EXCERPT TO READ ▸
◆ ◆ ◆ ◆
Think of a CLEC today attempting to survive if they refused to adapt to the rules of touch tone signaling. ISPs face the same set of choices with regard to not only VoIP, but in adapting to an entirely old and legacious set of PSTN rules as well, such as SS7 and other Operations Support Systems- (OSS-) supported functions, such as Local Number Portability, E-911, etc., but now I'm starting to really digress.
Simply put, there would be more elegant and less painful ways to go out of business as an ISP in the future, than through the omission of VoIP offerings. Even from an e-commerce standpoint, virtual call center attendants at the Web-based mall will need to be able to communicate orally with customers. But it goes far beyond that kind of niche application. ---
Once some of the more problematic IETF and ITU issues are resolved, from both the technical and the administrative perspectives, new switch architectures which are now only awaiting the proper code will start rolling out with next generation features of a more finalized nature. Well, a "more" more finalized, nature, in any event.
Througout the period which makes up the next several months to a year it will be possible to establish a new costing model in order to facilitate a more accurate assessment of capital needed in the VoIP model. That model will likely have a shelf life of about 18 months. Then it will also be possible to compare the cost-of-entry of VoIP versus that of traditional end-office switching platforms used by the ILECs (who, themselves, like the CLECs and the DLECs are looking seriously into this as we speak, as well).
Today's cost elements which are used as benchmarks for financial modeling are still very flimsy and unstable, for they only address for the moment the 1st thru 3rd generations of gateway-based hardware platforms, and T-1 lines. The gateways still depend on end office and tandem switches, for the most part, relegating them to mere adjunct units which do not stand on their own yet. Instead they are situated between the CO Switch and a Router. Some routers themselves [3rd generation gateways] which possess VoIP codecs in their innards, themselves must hand off, in turn, to end office switches, as well.
Right now we are on the cusp of a new generation of devices known as IP switches [we've already seen some of the earlier models releases, waiting for the proper code to load in their stores] which will comprise routing and circuit switched attributes, as well as administrative hooks to the established data bases that have served the PSTN up to this time.
These newer devices will also support future directory services models, as well, allowing for migration to new levels of linkage and routing achievable in an economical way only through IP modeling [and integrated services protocols], at this time. The old and the new will interwork through processes which have been dubbed "harmonization processes" under various initiatives now under way at the ITU and IETF/ATMForum levels. And various other ITU/IETF-related fora and consortia now working to these ends.
◆ ◆ ◆ ◆
EXERCISE DATA ▸
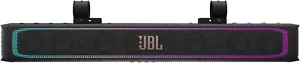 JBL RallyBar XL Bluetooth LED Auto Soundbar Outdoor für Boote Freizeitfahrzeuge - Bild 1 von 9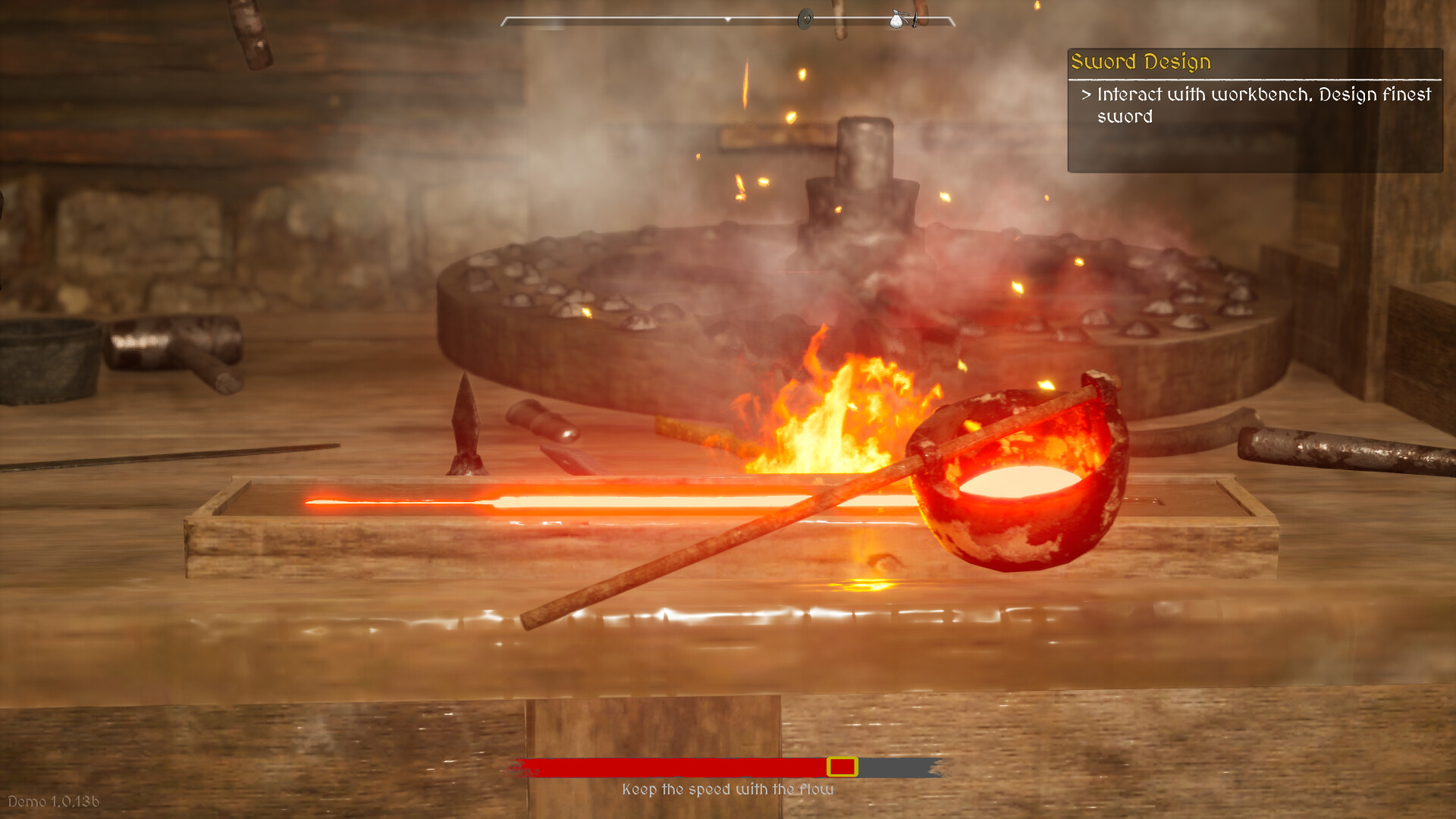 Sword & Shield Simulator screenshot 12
◆ ◆ ◆ ◆
WHAT TO WORK ON ▸
1. Translate this sentence from the VoIP passage into Spanish: "That model will likely have a shelf life of about 18 months."
2. From the VoIP passage, extract the text starting with "Right now we" and going on through "to this time.".
3. Extend the VoIP passage from where it stops.

RESPONSES BY ITEM NUMBER ▸
1. Es probable que ese modelo tenga una vida útil de unos 18 meses.

2.
Right now we are on the cusp of a new generation of devices known as IP switches [we've already seen some of the earlier models releases, waiting for the proper code to load in their stores] which will comprise routing and circuit switched attributes, as well as administrative hooks to the established data bases that have served the PSTN up to this time.

3.
I suppose it's possible to extrapolate what the costs of these new platforms will be, unless they are integral to what the ISP puts in place as its main routing platform for other IP services as well, and then it's an individual case basis assessment based on what the traffic mix will be that that ISP will support. In other words, allocating the costs per port, or per MegaByte, or whatever, will be dependent on weighting the different traffic forms that go across them. It's sure a funny way of amortizing the cost of a port, but you know what they say? It's what the traffic will bear? Almost. Rather, it's what type of traffic it will bear! And how it is priced.
Tomorrow's pricing elements will not be solely based on such hardware considerations as gateways, switches and routers, and T-1s. Rather, it will also include, and be much heavier dependent on, quality-of-service- (QoS- ) and policy-based metrics that ISPs will employ in their provisioning of guaranteed service levels, and for the purposes of class-of-service (CoS) differentiation.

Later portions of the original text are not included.